Items stored from a collection
◇ ◇ ◇ ◇ ◇ ◇ ◇
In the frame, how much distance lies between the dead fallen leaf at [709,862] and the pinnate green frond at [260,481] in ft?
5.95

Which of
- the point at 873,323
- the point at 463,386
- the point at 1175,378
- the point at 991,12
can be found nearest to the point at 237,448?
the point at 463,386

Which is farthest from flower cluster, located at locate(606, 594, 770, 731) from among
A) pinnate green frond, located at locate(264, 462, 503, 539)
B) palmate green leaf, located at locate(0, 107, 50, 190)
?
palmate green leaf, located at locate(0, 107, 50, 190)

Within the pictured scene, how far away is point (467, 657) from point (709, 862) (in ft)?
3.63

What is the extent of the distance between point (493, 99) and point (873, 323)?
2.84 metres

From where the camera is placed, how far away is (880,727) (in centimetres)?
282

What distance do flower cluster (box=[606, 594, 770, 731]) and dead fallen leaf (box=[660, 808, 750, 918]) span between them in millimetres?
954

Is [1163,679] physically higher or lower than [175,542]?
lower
◇ ◇ ◇ ◇ ◇ ◇ ◇
TO BE DONE:
Copy the lines above word for word, from the line that contains "Is [1163,679] physically" through the last line.

EXERCISE OUTPUT:
Is [1163,679] physically higher or lower than [175,542]?
lower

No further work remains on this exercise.